======== Dataset entries

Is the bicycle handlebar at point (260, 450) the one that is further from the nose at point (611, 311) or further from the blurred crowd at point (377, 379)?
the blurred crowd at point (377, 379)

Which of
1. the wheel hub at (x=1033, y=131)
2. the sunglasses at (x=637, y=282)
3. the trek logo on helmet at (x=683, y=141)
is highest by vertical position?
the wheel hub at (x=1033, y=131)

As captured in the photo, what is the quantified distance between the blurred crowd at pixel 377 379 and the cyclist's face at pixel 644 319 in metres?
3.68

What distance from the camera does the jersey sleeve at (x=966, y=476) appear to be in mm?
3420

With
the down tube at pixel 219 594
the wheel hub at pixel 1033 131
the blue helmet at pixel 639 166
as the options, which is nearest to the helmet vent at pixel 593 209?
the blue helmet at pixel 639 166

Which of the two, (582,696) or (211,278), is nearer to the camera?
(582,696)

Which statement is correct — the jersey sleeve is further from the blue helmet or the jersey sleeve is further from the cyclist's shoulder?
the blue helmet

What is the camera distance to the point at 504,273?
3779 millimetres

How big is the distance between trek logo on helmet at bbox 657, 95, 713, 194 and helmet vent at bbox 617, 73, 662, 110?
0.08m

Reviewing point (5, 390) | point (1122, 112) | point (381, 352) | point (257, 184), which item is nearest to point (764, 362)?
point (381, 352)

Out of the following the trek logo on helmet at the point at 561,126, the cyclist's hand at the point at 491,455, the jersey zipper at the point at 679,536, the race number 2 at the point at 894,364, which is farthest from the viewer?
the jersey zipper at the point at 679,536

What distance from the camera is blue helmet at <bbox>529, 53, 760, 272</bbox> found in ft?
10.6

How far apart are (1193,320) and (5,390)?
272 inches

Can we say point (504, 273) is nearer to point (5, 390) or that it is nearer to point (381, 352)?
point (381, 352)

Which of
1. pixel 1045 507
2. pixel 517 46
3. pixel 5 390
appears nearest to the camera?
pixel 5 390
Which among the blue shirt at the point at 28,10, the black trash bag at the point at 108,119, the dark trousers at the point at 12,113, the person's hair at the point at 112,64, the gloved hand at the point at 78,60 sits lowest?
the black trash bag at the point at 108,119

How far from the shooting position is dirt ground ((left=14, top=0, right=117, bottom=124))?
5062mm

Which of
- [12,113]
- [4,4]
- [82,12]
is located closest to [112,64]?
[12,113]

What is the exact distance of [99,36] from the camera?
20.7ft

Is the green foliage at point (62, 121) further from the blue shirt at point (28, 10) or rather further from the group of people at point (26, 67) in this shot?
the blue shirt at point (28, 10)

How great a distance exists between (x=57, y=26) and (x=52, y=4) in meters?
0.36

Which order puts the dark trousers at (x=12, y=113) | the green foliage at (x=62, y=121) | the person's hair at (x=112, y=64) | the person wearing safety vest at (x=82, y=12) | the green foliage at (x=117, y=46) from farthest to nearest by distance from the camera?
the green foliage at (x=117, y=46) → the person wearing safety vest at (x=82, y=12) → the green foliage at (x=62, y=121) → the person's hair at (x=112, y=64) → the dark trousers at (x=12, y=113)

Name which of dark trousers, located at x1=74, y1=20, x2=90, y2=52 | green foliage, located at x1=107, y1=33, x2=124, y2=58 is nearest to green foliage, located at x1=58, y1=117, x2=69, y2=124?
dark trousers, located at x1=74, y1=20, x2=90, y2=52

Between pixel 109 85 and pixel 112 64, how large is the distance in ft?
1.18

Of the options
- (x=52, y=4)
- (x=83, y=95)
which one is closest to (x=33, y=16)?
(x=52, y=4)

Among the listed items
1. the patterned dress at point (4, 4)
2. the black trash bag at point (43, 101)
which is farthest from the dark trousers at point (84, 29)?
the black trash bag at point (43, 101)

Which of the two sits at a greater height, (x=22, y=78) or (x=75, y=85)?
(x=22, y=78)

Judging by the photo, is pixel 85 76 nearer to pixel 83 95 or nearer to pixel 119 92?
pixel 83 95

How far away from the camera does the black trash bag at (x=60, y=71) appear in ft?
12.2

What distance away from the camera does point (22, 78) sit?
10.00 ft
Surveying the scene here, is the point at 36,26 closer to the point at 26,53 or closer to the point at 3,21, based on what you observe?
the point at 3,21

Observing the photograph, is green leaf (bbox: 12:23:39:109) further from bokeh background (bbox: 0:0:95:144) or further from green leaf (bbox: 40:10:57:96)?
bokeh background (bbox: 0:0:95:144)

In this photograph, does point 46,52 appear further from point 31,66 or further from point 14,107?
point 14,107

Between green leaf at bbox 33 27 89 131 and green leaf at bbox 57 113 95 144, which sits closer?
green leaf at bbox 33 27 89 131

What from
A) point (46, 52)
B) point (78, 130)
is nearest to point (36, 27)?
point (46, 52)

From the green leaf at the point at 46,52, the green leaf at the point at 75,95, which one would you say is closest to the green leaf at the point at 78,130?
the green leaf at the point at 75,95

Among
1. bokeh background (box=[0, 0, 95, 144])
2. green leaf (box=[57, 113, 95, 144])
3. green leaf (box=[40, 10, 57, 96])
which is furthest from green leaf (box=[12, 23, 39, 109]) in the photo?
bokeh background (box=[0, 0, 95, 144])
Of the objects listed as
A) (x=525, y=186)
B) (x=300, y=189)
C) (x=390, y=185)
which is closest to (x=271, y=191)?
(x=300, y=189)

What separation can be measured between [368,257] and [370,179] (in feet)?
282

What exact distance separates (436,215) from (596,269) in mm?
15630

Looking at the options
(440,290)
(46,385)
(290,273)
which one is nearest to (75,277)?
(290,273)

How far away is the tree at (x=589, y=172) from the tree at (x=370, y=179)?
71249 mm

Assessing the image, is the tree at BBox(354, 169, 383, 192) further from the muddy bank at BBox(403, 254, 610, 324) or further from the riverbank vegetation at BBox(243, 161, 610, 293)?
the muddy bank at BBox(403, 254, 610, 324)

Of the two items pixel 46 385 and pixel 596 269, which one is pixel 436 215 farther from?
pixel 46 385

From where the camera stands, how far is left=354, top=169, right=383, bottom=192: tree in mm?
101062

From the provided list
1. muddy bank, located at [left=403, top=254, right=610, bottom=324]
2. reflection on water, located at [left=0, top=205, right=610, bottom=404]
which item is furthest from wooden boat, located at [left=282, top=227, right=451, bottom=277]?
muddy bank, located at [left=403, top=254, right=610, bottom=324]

================

- Short exercise -
Gather from the material above each line that contains the string "sleeve".

- Answer to this exercise -
What distance from the camera does the jersey sleeve at (x=966, y=476) appear to be in mm?
Which statement is correct — the jersey sleeve is further from the blue helmet or the jersey sleeve is further from the cyclist's shoulder?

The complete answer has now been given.